## Instruction
In the records below, recast everything from the line containing "At what distance" down to the line containing "Is (x=510, y=173)" as a Markdown table with the columns No. and Line, one numbered row per line, skipping blank lines.

* START Information shown *

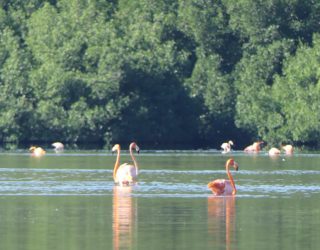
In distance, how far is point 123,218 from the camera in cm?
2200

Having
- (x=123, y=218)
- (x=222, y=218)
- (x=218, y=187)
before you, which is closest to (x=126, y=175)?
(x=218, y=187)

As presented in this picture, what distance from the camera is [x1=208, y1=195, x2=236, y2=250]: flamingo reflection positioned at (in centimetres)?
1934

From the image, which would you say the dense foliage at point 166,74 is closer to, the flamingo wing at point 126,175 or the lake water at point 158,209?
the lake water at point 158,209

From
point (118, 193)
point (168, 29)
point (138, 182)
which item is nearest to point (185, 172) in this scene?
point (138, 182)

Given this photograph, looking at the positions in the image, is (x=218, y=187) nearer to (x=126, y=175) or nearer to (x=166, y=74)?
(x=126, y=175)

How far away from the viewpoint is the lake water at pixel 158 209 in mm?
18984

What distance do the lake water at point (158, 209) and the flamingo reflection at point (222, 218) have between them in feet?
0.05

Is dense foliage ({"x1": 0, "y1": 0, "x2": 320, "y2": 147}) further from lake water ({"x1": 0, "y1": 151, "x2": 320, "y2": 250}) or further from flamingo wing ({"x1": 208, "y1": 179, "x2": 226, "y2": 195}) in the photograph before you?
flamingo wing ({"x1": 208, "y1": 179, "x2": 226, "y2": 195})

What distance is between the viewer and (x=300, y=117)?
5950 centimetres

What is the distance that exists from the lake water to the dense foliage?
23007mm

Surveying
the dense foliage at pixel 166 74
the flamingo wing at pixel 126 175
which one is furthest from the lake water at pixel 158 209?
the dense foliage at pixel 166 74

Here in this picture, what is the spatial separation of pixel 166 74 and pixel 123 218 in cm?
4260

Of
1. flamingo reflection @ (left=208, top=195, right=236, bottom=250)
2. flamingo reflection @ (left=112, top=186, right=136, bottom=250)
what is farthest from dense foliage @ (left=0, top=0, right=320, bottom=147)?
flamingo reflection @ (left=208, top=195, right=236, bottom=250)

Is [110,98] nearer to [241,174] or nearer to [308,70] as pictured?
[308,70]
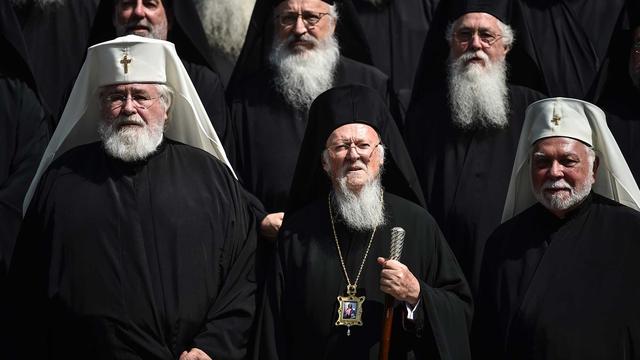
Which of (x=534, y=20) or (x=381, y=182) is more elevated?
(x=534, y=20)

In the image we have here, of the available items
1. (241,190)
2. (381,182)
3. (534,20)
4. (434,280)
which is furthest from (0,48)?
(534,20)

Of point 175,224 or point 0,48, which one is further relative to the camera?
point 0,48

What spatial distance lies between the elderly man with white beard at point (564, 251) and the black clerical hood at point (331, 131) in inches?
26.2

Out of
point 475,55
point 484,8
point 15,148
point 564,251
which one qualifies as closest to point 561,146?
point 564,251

* END Information shown *
* START Information shown *

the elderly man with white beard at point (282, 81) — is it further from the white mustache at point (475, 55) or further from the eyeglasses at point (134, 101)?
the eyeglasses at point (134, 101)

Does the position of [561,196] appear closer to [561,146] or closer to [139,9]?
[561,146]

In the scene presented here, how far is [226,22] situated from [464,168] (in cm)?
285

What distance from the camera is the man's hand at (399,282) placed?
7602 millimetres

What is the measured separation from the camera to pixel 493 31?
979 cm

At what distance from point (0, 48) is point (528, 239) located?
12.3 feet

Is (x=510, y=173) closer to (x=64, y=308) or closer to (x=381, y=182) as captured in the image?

* END Information shown *

## Worked solution
| No. | Line |
|---|---|
| 1 | At what distance from point (0, 48) is point (528, 239) located? |
| 2 | 12.3 feet |
| 3 | Is (x=510, y=173) closer to (x=64, y=308) or closer to (x=381, y=182) as captured in the image? |